Cumhurbaşkanı ve AKP Genel Başkanı Recep Tayyip Erdoğan, artan koronavirüs vakalarına dikkat çekerek, Ramazan ayında tedbirlerin artacağı mesajı verdi. Erdoğan, “Amacımız ülkemizi Ramazan’da genel olarak dinlendirerek bayram sonrasındaki güzel günler için hazırlamaktır. Bugün Avrupa’nın tamamı Türkiye’den daha ağır kapatma tedbirleri uyguluyor. Bu ülkelerin sağlık sistemleri de felç durumdadır. Biz Ramazan’daki tedbirlerle vaka sayılarını birkaç binli rakamlara düşürebilirsek, Mayıs’ta başlayacak turizm sezonu ve ticari hareketliliği yakalayabiliriz” dedi.
Erdoğan, AKP’nin Genişletilmiş İl Başkanları Toplantısı’nda konuştu.
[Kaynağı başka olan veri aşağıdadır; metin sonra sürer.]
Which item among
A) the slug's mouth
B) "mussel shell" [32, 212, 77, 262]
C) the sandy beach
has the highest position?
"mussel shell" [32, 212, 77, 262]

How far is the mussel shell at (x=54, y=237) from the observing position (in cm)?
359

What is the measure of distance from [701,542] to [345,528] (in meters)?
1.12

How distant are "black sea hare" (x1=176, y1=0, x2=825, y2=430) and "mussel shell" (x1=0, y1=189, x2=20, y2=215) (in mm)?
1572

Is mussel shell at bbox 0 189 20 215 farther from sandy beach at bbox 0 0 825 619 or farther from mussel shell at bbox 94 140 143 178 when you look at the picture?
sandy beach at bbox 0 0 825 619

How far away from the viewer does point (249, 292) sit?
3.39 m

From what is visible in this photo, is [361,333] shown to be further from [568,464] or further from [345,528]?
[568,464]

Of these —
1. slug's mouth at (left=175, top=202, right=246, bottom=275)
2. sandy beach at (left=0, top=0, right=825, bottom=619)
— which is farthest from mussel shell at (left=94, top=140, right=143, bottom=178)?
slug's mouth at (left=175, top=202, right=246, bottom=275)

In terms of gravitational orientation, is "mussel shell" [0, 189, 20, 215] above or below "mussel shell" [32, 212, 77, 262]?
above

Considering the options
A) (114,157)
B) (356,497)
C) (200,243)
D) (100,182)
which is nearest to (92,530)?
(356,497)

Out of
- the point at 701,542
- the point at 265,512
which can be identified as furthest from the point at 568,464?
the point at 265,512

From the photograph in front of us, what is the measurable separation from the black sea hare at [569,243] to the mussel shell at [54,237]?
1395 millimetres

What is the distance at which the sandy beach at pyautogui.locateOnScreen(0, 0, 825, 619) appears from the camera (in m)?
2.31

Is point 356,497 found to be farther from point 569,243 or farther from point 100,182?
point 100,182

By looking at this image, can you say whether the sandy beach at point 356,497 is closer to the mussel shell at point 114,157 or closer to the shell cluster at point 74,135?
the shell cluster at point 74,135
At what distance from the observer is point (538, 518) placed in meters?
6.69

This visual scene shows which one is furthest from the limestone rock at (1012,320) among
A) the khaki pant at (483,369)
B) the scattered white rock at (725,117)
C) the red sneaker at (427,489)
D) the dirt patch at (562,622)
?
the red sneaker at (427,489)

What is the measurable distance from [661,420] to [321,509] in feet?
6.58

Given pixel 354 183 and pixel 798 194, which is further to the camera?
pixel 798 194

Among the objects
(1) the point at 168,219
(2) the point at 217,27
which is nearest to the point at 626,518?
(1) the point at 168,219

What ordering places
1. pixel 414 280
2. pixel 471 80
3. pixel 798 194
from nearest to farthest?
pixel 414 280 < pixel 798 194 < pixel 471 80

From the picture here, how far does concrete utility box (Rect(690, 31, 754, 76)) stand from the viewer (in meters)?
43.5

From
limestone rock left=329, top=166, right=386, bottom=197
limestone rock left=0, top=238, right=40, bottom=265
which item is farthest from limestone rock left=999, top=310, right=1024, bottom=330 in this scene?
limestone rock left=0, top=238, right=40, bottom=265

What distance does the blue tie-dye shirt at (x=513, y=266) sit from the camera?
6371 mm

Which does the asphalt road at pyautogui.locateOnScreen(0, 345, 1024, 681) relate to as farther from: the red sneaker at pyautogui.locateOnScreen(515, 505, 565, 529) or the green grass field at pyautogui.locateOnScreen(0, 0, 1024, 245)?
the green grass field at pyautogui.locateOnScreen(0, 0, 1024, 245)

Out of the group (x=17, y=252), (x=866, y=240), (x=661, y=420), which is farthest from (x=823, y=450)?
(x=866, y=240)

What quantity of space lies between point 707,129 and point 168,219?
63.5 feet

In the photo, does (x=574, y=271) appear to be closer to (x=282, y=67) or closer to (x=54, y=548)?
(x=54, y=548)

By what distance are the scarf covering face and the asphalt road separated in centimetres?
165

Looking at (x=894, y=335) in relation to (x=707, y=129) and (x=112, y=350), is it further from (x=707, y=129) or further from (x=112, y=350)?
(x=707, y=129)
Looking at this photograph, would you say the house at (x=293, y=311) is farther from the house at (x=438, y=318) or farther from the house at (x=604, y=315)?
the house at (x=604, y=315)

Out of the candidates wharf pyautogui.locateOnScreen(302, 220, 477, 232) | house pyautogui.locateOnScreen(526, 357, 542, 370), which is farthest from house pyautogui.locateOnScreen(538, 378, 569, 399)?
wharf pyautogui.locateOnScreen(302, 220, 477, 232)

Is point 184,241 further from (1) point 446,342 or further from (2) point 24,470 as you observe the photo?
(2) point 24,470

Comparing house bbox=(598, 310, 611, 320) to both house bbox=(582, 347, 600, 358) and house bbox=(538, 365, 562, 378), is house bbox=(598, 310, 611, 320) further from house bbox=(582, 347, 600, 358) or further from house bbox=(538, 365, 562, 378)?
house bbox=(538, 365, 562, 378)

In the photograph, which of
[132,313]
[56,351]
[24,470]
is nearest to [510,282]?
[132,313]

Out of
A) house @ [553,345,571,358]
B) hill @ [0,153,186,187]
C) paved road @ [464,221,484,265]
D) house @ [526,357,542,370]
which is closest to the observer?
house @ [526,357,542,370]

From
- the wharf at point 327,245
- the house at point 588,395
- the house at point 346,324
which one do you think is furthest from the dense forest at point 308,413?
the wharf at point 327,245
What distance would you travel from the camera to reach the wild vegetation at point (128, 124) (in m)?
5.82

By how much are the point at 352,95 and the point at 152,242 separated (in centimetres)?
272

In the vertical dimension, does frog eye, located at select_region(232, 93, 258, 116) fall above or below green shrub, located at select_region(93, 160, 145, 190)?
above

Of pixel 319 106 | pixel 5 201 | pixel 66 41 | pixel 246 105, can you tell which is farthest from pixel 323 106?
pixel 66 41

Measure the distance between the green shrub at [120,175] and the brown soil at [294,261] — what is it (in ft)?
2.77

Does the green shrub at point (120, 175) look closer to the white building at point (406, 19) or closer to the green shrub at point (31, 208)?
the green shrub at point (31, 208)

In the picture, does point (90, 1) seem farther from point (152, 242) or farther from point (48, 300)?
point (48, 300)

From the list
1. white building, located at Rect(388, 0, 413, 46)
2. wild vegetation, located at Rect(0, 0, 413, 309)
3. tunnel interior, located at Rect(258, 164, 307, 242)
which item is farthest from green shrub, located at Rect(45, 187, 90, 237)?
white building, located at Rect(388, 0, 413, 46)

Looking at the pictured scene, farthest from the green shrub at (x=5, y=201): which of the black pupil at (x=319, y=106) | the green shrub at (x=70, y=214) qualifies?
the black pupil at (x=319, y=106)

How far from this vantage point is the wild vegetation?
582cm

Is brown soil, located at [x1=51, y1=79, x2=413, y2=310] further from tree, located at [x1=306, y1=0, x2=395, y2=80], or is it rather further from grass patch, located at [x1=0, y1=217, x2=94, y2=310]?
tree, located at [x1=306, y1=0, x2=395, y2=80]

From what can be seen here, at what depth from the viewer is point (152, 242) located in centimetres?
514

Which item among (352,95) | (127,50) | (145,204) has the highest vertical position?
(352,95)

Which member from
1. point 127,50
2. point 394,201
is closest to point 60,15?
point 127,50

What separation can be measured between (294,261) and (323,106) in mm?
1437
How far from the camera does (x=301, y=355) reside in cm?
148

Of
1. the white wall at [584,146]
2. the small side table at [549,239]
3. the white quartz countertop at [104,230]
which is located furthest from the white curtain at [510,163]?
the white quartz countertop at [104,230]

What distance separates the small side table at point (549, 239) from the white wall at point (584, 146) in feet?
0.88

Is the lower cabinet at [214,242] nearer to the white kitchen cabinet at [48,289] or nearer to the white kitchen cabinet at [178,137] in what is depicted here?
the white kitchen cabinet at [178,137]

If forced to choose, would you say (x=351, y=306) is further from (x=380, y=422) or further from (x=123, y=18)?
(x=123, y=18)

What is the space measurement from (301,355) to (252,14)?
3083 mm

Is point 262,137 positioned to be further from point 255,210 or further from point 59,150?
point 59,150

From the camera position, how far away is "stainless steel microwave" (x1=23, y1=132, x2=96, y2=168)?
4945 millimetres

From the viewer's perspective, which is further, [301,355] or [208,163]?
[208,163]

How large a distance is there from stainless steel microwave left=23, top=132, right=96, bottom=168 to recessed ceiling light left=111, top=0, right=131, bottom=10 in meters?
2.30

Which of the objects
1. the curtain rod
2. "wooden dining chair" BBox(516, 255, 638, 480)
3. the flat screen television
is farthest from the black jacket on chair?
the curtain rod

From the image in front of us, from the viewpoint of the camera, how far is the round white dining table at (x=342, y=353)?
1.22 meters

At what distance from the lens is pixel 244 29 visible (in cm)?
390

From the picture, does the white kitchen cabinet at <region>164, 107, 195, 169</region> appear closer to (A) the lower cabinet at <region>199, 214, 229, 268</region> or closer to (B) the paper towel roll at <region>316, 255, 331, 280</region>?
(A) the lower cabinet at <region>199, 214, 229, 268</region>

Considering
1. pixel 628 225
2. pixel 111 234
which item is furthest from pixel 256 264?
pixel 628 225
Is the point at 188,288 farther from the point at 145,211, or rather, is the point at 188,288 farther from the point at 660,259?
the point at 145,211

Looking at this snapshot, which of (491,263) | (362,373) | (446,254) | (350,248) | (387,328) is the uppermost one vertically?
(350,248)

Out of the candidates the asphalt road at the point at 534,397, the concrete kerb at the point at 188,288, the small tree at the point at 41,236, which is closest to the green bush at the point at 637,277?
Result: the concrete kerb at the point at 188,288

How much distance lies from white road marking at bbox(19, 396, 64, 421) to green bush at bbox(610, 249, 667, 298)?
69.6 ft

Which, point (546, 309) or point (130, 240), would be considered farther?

Artan koronavirüs vakalarına dikkat çeken Erdoğan, şunları söyledi:
“SALGININ BOYNUNU ALLAH’IN İZNİYLE KIRACAĞIZ”
Esnafımızın sıkıntılarını biliyor bunu ortadan kaldırmak için gayret gösteriyoruz. Amacımız ülkemizi Ramazan’da genel olarak dinlendirerek bayram sonrasındaki güzel günler için hazırlamaktır. Türkiye’nin tek başına salgın tedbirlerini gevşetmesi, tek başına salgını yenmesi önemli değildir. Asıl olan yakın insani ve ticari ilişkilerde olduğumuz coğrafyalar başta olmak üzere dünyadaki iyileşmeden geri kalmamaktır. Bugün Avrupa’nın tamamı Türkiye’den daha ağır kapatma tedbirleri uyguluyor. Bu ülkelerin sağlık sistemleri de felç durumdadır. Biz Ramazan’daki tedbirlerle vaka sayılarını birkaç binli rakamlara düşürebilirsek, mayısta başlayacak turizm sezonu ve ticari hareketliliği yakalayabiliriz. Tek bir insanımızın bu hastalık nedeniyle hayatını kaybetmesine gönlümüz razı gelmez. Salgının boynunu Allah’ın izniyle kıracağız. Hepimiz aynı Türkiye gemisindeyiz. Salgın sebebiyle yaşadığımız sıkıntıları, daha sonraki kazançlarımızın kefareti olarak kabul ederek sabredeceğiz.
“YANLIŞ İNSANLARLA, YANLIŞ İŞLERLE KARŞILAŞTIĞIMIZ OLUYOR”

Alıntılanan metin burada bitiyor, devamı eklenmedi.